Ia menegaskan bahwa persoalan tersebut bukan lagi sekadar masalah manajerial, melainkan tanda kerusakan mendalam dalam tubuh PBNU. “Ini soal mesin yang mati dan dibiarkan karatan selama berbulan-bulan. Masing-masing kubu berjalan sendiri. Jama’ah Nahdliyin bergerak tanpa arahan, tanpa bimbingan, tanpa kepemimpinan PBNU,” ujarnya.
Menurut Gus Nadir, AD/ART organisasi kini ibarat “dokumen mati” karena tidak lagi menjadi acuan dalam pengambilan keputusan. Ia juga menilai bahwa visi besar PBNU telah menyimpang dari nilai-nilai yang kerap diklaim oleh para pemimpinnya.

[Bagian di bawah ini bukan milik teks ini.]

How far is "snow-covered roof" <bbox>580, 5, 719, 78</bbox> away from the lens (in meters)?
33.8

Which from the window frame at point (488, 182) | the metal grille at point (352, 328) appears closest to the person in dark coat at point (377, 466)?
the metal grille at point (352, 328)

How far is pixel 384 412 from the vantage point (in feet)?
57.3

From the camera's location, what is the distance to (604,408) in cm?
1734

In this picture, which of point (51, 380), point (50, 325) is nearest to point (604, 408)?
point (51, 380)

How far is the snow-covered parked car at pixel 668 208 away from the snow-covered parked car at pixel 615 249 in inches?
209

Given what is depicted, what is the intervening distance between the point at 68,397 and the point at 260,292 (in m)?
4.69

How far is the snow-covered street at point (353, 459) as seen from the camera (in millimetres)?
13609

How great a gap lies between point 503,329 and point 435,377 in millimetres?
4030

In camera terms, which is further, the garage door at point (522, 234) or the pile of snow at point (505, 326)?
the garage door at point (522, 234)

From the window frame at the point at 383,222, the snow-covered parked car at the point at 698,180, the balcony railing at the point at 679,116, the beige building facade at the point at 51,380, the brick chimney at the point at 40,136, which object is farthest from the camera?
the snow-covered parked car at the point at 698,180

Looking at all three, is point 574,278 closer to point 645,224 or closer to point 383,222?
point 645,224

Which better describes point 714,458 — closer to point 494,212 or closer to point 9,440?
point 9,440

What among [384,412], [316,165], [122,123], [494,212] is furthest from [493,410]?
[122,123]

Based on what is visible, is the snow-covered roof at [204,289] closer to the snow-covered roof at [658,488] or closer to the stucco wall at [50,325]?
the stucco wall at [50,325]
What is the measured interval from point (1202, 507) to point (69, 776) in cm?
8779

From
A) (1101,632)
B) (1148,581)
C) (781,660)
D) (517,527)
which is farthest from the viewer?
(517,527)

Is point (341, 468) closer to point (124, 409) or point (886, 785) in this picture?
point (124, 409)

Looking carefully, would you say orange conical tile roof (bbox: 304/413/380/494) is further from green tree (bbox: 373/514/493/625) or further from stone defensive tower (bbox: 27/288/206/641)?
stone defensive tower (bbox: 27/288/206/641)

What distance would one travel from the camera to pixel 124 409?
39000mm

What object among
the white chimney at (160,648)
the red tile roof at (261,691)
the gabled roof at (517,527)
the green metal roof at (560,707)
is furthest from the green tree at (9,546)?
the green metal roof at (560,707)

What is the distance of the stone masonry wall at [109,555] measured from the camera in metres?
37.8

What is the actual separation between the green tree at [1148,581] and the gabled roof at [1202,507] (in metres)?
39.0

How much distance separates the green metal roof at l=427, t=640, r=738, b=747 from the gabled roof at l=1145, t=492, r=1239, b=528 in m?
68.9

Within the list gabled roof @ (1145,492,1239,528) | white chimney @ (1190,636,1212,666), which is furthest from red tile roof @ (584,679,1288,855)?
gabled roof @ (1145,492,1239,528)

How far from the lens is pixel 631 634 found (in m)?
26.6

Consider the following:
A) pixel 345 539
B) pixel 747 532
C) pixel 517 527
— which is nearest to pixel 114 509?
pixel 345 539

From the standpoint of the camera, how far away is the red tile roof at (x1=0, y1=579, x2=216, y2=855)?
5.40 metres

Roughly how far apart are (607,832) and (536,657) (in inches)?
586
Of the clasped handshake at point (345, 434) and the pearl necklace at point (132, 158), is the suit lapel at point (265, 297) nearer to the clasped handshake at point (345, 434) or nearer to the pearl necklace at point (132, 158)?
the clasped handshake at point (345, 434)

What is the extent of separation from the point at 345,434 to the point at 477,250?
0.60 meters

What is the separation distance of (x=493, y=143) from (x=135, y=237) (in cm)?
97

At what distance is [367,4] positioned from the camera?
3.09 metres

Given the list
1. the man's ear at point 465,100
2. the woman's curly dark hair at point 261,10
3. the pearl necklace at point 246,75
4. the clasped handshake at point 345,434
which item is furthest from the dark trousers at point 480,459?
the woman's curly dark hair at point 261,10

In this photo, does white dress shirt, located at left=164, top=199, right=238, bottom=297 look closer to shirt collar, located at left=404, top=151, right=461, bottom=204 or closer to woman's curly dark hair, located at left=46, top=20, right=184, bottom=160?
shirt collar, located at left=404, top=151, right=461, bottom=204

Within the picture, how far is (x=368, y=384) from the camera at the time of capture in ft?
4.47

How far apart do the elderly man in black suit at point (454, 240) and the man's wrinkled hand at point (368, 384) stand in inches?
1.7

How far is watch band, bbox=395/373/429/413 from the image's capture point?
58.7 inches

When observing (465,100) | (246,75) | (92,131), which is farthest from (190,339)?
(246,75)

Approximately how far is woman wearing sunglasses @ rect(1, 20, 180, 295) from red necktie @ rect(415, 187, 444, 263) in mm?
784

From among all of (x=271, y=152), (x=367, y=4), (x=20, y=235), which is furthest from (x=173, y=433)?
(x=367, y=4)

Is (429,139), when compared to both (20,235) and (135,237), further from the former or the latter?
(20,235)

Mulai dari tagline “menghidupkan kembali Gus Dur” yang tidak disertai sikap kritis, hingga keterlibatan dalam dukungan politik, polemik izin tambang, dan undangan kepada tokoh internasional yang ia sebut kontroversial.
“Satu Abad NU bukan dirayakan dengan kejayaan, tapi dilewati dengan perih dan prihatin yang menyesakkan dada,” tulisnya dalam unggahan yang sama, menegaskan kekecewaannya atas kondisi organisasi saat ini.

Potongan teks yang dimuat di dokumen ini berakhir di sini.